What the exercise asks
Transcribe all of the records below word for word, omitting the pictures from your answer.

Begin Source records

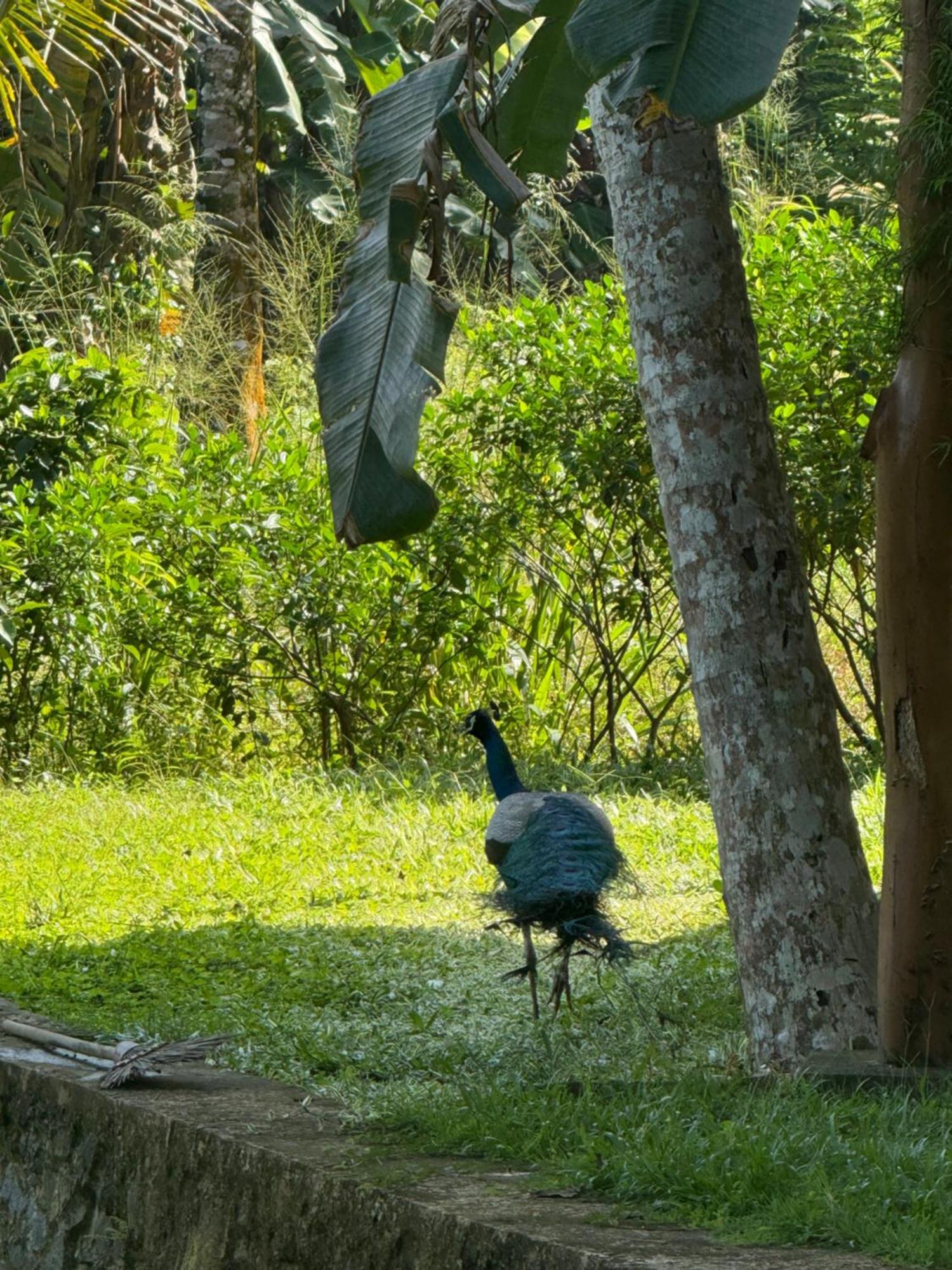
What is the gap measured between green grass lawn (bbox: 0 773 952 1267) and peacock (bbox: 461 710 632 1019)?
26 cm

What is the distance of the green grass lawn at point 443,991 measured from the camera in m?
2.91

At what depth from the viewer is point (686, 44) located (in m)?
2.80

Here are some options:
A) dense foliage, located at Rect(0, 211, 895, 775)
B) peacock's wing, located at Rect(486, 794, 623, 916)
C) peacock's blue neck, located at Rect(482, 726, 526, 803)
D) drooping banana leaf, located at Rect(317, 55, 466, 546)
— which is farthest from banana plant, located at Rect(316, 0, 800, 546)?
dense foliage, located at Rect(0, 211, 895, 775)

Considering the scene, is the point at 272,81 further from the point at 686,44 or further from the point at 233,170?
the point at 686,44

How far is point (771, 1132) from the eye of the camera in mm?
3059

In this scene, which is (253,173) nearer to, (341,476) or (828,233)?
(828,233)

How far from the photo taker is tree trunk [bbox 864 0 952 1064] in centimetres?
369

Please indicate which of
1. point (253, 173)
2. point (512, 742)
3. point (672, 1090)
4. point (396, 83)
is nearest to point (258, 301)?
point (253, 173)

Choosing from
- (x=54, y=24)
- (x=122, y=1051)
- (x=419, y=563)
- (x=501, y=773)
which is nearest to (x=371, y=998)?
(x=501, y=773)

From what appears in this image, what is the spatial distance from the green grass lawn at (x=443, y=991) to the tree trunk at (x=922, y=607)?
364 mm

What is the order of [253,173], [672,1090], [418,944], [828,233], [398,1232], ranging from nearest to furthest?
[398,1232]
[672,1090]
[418,944]
[828,233]
[253,173]

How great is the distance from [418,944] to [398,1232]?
10.4 feet

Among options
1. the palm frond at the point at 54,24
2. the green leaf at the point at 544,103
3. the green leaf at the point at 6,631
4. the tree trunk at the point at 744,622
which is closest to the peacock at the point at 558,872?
the tree trunk at the point at 744,622

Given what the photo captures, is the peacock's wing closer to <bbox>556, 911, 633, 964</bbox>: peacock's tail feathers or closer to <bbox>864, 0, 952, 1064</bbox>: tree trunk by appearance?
<bbox>556, 911, 633, 964</bbox>: peacock's tail feathers
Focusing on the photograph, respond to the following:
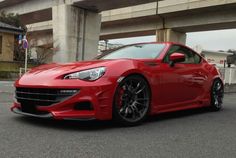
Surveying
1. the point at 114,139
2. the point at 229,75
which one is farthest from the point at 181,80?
the point at 229,75

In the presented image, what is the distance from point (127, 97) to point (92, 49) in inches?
973

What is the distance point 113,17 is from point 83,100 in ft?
110

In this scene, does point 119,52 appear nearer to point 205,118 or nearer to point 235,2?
→ point 205,118

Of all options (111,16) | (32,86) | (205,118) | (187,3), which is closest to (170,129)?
(205,118)

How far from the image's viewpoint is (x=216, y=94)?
25.4 feet

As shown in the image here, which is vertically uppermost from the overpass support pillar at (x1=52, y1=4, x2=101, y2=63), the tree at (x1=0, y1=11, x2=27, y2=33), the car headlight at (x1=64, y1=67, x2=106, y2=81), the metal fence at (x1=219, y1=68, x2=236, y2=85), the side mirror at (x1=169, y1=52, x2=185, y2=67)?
the tree at (x1=0, y1=11, x2=27, y2=33)

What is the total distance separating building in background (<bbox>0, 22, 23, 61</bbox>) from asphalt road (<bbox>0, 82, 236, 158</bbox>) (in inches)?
928

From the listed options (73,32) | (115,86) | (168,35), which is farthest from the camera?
(168,35)

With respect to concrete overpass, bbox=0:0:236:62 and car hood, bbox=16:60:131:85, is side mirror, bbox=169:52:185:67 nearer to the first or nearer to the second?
car hood, bbox=16:60:131:85

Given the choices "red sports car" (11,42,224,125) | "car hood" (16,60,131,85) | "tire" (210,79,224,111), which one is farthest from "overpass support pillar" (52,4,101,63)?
"car hood" (16,60,131,85)

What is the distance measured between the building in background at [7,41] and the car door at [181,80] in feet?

End Source records

Solved problem
What is the gap measured between green grass lawn (bbox: 0 773 952 1267) and peacock (bbox: 461 710 632 1019)?
26 cm

What is the distance of the green grass lawn at point 443,991 measured from the camera in m?
2.91

At what depth from the viewer is point (686, 44) located (in m)?
2.80

Here are some options:
A) dense foliage, located at Rect(0, 211, 895, 775)
B) peacock's wing, located at Rect(486, 794, 623, 916)
C) peacock's blue neck, located at Rect(482, 726, 526, 803)
D) drooping banana leaf, located at Rect(317, 55, 466, 546)
— which is farthest from banana plant, located at Rect(316, 0, 800, 546)?
dense foliage, located at Rect(0, 211, 895, 775)

Considering the scene, is the point at 272,81 further from the point at 686,44 or further from the point at 233,170?
the point at 686,44

How far is point (771, 1132) from the eye of the camera in mm?
3059

In this scene, which is (253,173) nearer to, (341,476) or (828,233)?
(828,233)

How far from the photo taker is tree trunk [bbox 864 0 952 1064] in centimetres?
369

Please indicate which of
1. point (253, 173)
2. point (512, 742)
3. point (672, 1090)
4. point (396, 83)
is nearest to point (258, 301)?
point (253, 173)

Choosing from
- (x=54, y=24)
- (x=122, y=1051)
- (x=419, y=563)
- (x=501, y=773)
which is nearest to (x=371, y=998)?
(x=501, y=773)

From what appears in this image, what is the spatial distance from the green grass lawn at (x=443, y=991) to the tree trunk at (x=922, y=607)?
364 mm

What is the order of [253,173], [672,1090], [418,944], [828,233], [398,1232], ranging from nearest to furthest?
[398,1232]
[672,1090]
[418,944]
[828,233]
[253,173]

How great is the distance from [418,944] to [398,1232]?
10.4 feet

Among options
1. the palm frond at the point at 54,24
2. the green leaf at the point at 544,103
3. the green leaf at the point at 6,631
4. the tree trunk at the point at 744,622
which is closest to the peacock at the point at 558,872?
the tree trunk at the point at 744,622

Given what the photo captures, is the peacock's wing closer to <bbox>556, 911, 633, 964</bbox>: peacock's tail feathers or closer to <bbox>864, 0, 952, 1064</bbox>: tree trunk by appearance?
<bbox>556, 911, 633, 964</bbox>: peacock's tail feathers
Focusing on the photograph, respond to the following:
Surveying
1. the point at 114,139
2. the point at 229,75
which one is farthest from the point at 181,80?
the point at 229,75

In the presented image, what is the distance from point (127, 97) to point (92, 49) in inches?
973

What is the distance point 113,17 is from point 83,100 in ft?
110

In this scene, does point 119,52 appear nearer to point 205,118 or nearer to point 235,2?
→ point 205,118

Of all options (111,16) | (32,86) | (205,118) | (187,3), which is closest to (170,129)?
(205,118)

How far from the image's viewpoint is (x=216, y=94)?
25.4 feet

As shown in the image here, which is vertically uppermost from the overpass support pillar at (x1=52, y1=4, x2=101, y2=63), the tree at (x1=0, y1=11, x2=27, y2=33), the car headlight at (x1=64, y1=67, x2=106, y2=81), the metal fence at (x1=219, y1=68, x2=236, y2=85), the side mirror at (x1=169, y1=52, x2=185, y2=67)?
the tree at (x1=0, y1=11, x2=27, y2=33)

What is the total distance separating building in background (<bbox>0, 22, 23, 61</bbox>) from asphalt road (<bbox>0, 82, 236, 158</bbox>) (in inches)?
928

From the listed options (73,32) | (115,86) | (168,35), which is farthest from the camera?
(168,35)

With respect to concrete overpass, bbox=0:0:236:62 and car hood, bbox=16:60:131:85, is side mirror, bbox=169:52:185:67 nearer to the first or nearer to the second?
car hood, bbox=16:60:131:85

Given the choices "red sports car" (11,42,224,125) | "car hood" (16,60,131,85) | "tire" (210,79,224,111), which one is farthest from "overpass support pillar" (52,4,101,63)?
"car hood" (16,60,131,85)

What is the distance measured between the building in background at [7,41] and the car door at [181,80] in feet?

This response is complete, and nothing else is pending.